喬麥愣了下,沒有太多時間給她思考。
短暫猶豫,她直覺地往他的方向挪了半個屁股,然后踢掉拖鞋,腿縮上沙發,整個人靠進他懷里。
陸之和自然地抱住她,兩人都盯著屏幕,默契地不再言語。
這部電影喬麥反復看過好幾次,盡管已經熟知情節,甚至能背誦臺詞,但每一次看,都毫不例外地又哭又笑。
她笑時,陸之和能明顯感到她胸腔傳來的震動。
相反,她哭時就隱忍許多,兩行清淚無聲地從臉頰滑落,要不是余光瞥見,他都不知道她哭了。

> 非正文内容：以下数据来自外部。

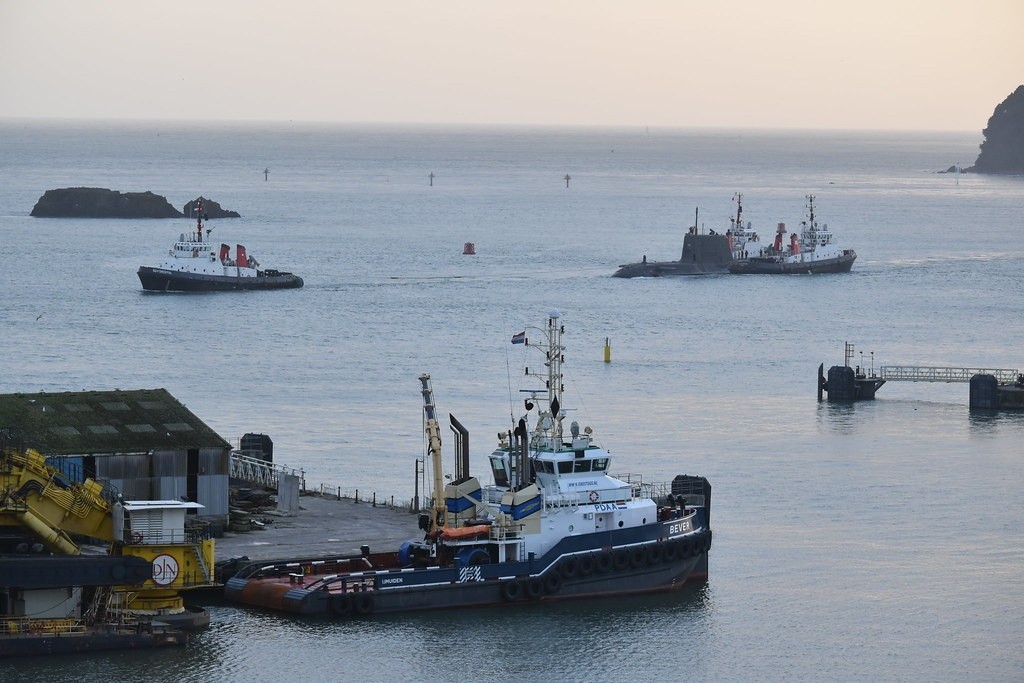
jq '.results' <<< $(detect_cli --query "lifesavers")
[649,529,712,562]
[613,550,629,569]
[589,491,599,503]
[504,580,522,601]
[542,570,563,593]
[578,556,596,575]
[560,557,580,578]
[527,579,544,598]
[630,548,647,566]
[594,552,613,573]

從茶幾抽了張紙巾遞給她,陸之和揉了揉她的頭“果然是小孩,看個電影都能哭成這樣。”
喬麥邊按壓臉上的淚邊嘟囔“很感人。雖然晚了,但老爺爺還是完成了和妻子的約定。”
陸之和微微聳肩“遺憾的是他妻子已經去世,他所做的這一切,她并不能看到。”
喬麥吸了吸鼻子“人生不就是這樣,總是有很多遺憾和錯過,難得圓滿。以前不懂,現在才知道殘缺也是一種美。”

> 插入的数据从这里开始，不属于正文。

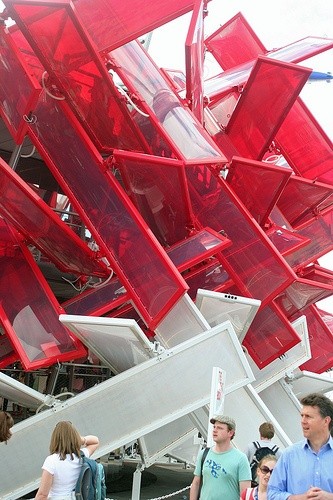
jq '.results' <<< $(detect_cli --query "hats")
[210,415,235,430]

陸之和睨著懷里說人生道理的小人兒,漂亮的眼睛濕漉漉的,如同蒙著一層霧氣,小巧的鼻尖因為哭過,微微泛紅,模樣看著十分可憐。
可憐到他想蹂躪。
電視上,片尾正在滾動,影片結束。陸之和取下眼鏡,輕輕挑起她下巴。
喬麥隨著他動作抬起頭,對上他發亮的視線,只輕輕一觸,便能讀懂潛藏于其中的欲望。
她沒有動彈,任他低頭吻下來,輕車熟路地撬開她牙關,紅酒的香甜隨著他的侵入降落至味蕾。
陸之和修長的手指貫穿于她黑亮的長發,輕輕扶著她后腦,隨后一個傾身,兩人便一上一下,陷入沙發。
細密綿長的吻,令喬麥大腦幾乎停止工作,只能隨波逐流地跟著他的節奏,如同海洋中漂浮的一盞孤燈。
她不知道他想帶她去哪里,也不知道如果他想更進一步,她會不會愿意。
瘋狂與理智,只一步之遙。
衣襟扣子慢慢被解開,蔓延干燥溫熱的觸感,喬麥的理智卻忽然歸位,下意識用手格了下他胸口。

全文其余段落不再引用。